■ Consignes:
1. Recopiez le passage du texte sur la pollution de l'air en commençant à « La menace sanitaire » et en finissant à « ces deux crises. ».
2. D'après le texte sur la pollution de l'air, de combien le taux de monoxyde de carbone émis par le trafic routier à New York a-t-il baissé en mars 2020 ?

===== Texte à lire

Malgré la crise sanitaire et les conséquences néfastes qu’elle engendre aux niveaux économiques et sociaux, une diminution importante du taux de pollution atmosphérique a été observée depuis l’apparition de cette maladie. Et les constats sont effarants.
En Chine, la NASA a rapporté une baisse drastique du niveau de dioxyde de nitrogène (NO2), un polluant émis par la combustion d’énergies fossiles, dans la ville de Wuhan pour le mois de février 2020. En Europe, l’Agence spatiale européenne (ESA) a également rapporté des résultats similaires pour le mois de mars 2020 : les concentrations de NO2 ont également diminué dans la plaine du Pô et le nord de l’Italie, qui sont les régions les plus touchées par la crise, mais également en France, en Espagne et au Portugal. En Amérique du Nord, les résultats préliminaires de chercheur.e.s de l’Université Columbia ont démontré que le taux de monoxyde de carbone émis par le trafic routier à New York avait chuté de 50% en mars 2020, en comparaison avec celui présent au mois de mars 2019. Sans avoir les données pour l’ensemble des pays, il apparaît que les mesures étatiques mises en oeuvre pour réduire la propagation de la COVID-19 ont permis de réduire rapidement et considérablement les émissions de GES à travers le monde.
Une possible voie vers une mobilisation internationale ?
La menace sanitaire a frappé le monde entier par sa soudaineté, alors que la menace climatique, elle, ne sera réellement visible que d’ici quelques années. L’urgence d’agir demeure toutefois présente dans les deux cas et un travail de coopération et de mobilisation internationale est nécessaire pour réduire dès maintenant les conséquences futures de ces deux crises.

==========
===== Extraits de données

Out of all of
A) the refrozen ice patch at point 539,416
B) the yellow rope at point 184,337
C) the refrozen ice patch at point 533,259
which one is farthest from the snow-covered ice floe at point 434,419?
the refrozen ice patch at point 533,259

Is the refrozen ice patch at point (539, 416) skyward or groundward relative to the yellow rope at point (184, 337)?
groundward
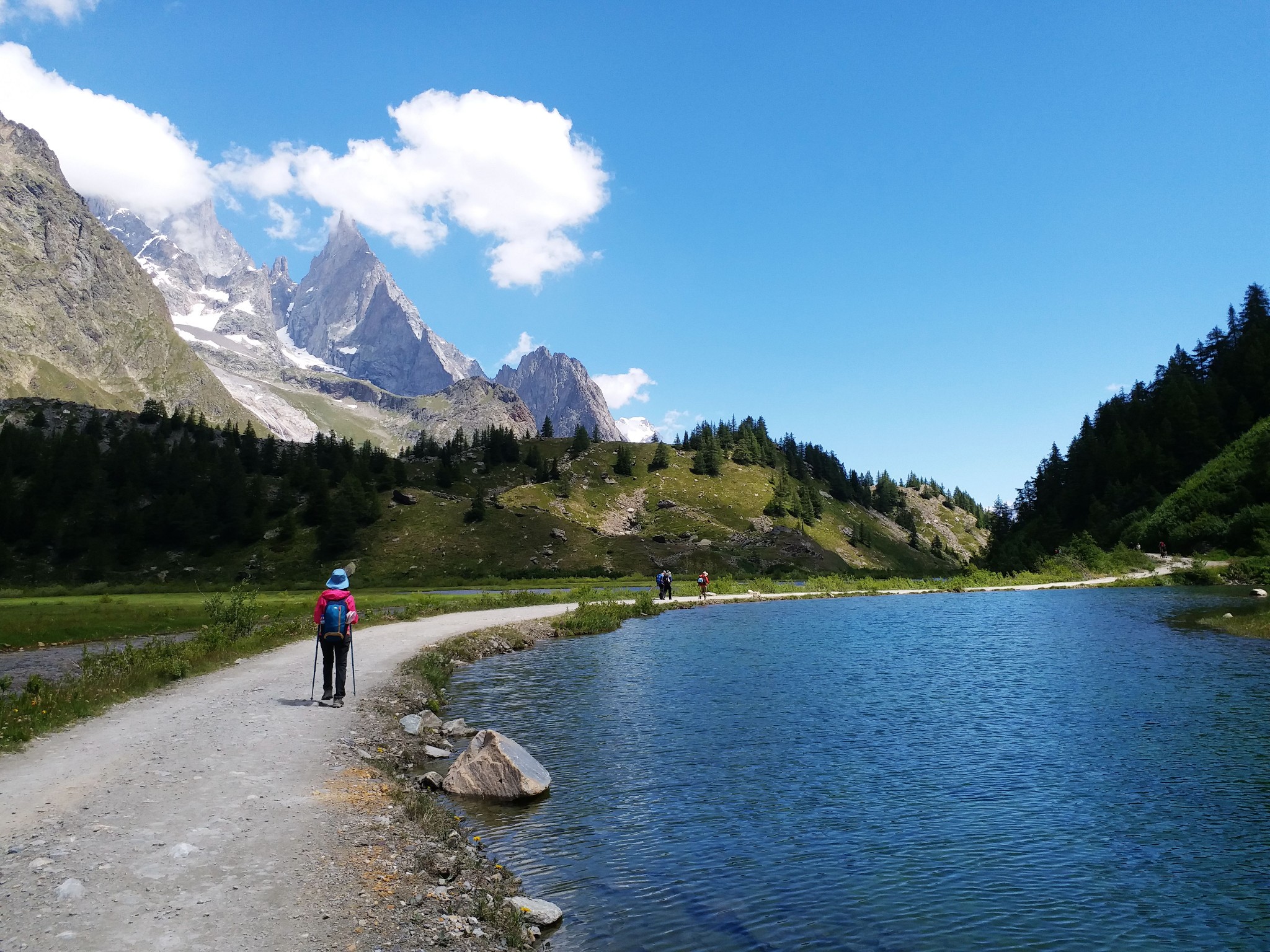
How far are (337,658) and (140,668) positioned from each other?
8.84m

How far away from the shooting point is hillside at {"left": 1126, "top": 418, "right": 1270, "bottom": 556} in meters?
91.8

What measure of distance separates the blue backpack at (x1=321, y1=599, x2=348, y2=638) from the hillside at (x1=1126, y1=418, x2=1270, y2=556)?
101 meters

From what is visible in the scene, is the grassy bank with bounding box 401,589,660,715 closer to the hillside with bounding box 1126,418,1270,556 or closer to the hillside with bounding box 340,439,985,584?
the hillside with bounding box 340,439,985,584

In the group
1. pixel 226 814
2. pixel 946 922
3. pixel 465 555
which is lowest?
pixel 946 922

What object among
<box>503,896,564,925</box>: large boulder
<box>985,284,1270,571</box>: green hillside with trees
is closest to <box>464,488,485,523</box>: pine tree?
<box>985,284,1270,571</box>: green hillside with trees

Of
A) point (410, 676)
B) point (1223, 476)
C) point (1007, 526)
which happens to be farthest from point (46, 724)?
point (1007, 526)

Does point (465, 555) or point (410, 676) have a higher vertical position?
point (465, 555)

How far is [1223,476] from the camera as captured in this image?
99.9 meters

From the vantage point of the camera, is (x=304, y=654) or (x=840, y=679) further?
(x=304, y=654)

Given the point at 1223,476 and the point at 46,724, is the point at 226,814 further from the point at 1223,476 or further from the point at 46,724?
the point at 1223,476

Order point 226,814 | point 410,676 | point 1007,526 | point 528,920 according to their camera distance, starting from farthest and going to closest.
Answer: point 1007,526, point 410,676, point 226,814, point 528,920

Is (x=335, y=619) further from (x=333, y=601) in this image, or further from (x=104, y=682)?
(x=104, y=682)

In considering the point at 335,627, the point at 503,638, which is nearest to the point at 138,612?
the point at 503,638

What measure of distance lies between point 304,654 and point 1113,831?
102 ft
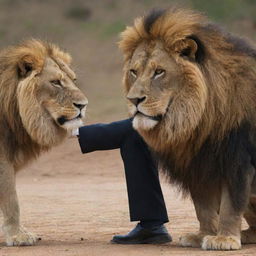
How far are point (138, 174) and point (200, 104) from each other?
897 millimetres

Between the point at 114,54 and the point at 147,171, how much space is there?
63.9ft

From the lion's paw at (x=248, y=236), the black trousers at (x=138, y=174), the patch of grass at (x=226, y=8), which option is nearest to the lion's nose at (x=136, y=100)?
the black trousers at (x=138, y=174)

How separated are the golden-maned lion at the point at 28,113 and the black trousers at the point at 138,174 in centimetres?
30

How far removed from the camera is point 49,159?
14.4 metres

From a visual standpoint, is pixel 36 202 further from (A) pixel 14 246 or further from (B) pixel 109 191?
(A) pixel 14 246

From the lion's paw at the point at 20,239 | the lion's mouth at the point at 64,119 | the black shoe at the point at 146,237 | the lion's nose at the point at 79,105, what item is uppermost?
the lion's nose at the point at 79,105

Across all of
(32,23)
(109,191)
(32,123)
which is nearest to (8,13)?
(32,23)

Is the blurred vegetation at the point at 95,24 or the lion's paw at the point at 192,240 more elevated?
the lion's paw at the point at 192,240

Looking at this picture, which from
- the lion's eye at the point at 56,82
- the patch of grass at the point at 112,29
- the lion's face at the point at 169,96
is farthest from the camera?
the patch of grass at the point at 112,29

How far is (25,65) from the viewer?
6621mm

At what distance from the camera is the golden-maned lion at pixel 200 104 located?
5.70 m

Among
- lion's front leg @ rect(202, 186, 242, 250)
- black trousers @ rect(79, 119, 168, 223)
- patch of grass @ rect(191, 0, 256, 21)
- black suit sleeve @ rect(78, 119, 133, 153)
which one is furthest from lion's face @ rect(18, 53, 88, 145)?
patch of grass @ rect(191, 0, 256, 21)

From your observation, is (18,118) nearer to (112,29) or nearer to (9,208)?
(9,208)

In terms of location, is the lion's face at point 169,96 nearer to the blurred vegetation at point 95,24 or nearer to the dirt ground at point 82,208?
the dirt ground at point 82,208
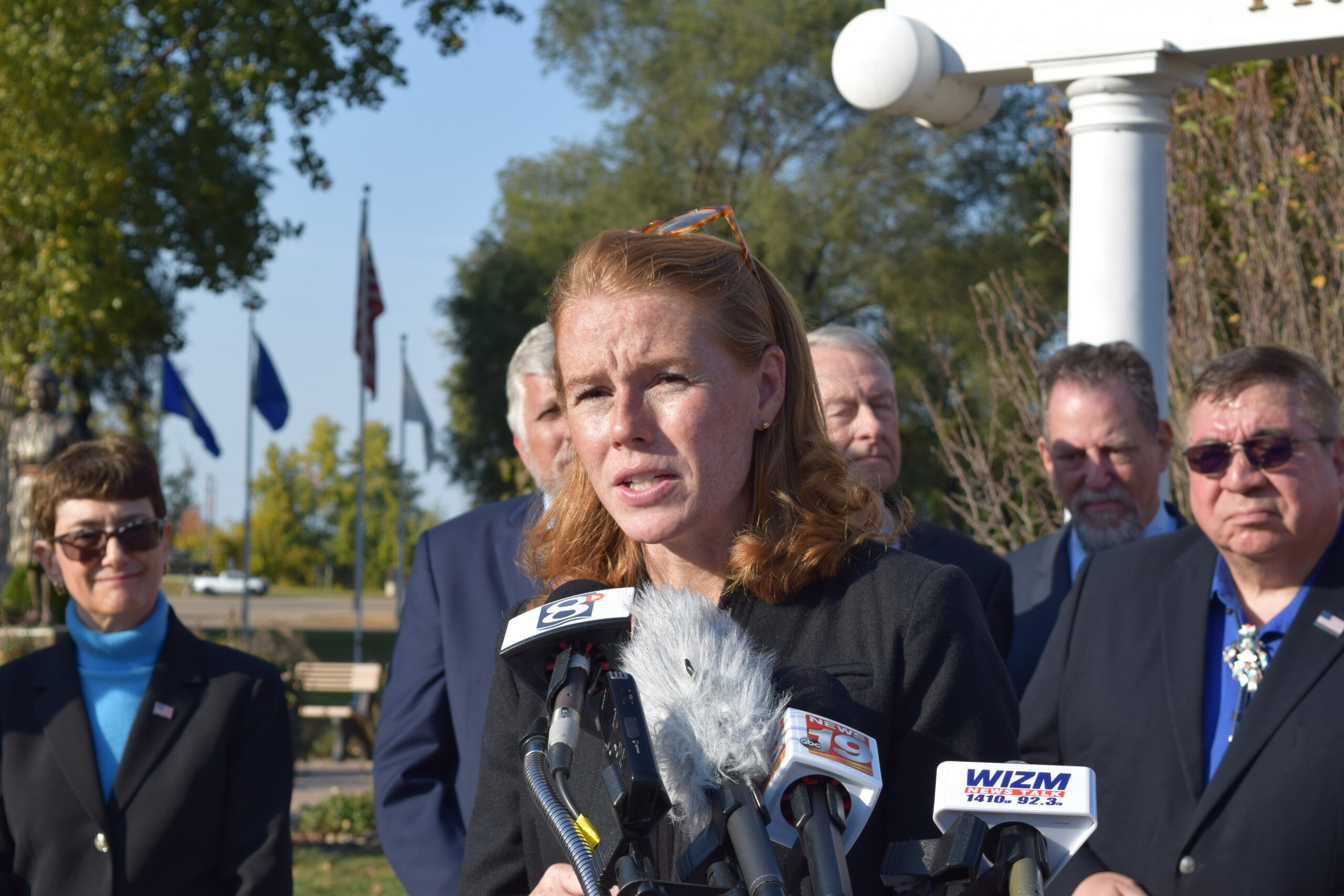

==========

■ Réponses:
1.
La menace sanitaire a frappé le monde entier par sa soudaineté, alors que la menace climatique, elle, ne sera réellement visible que d’ici quelques années. L’urgence d’agir demeure toutefois présente dans les deux cas et un travail de coopération et de mobilisation internationale est nécessaire pour réduire dès maintenant les conséquences futures de ces deux crises.

2. De 50 % par rapport à mars 2019.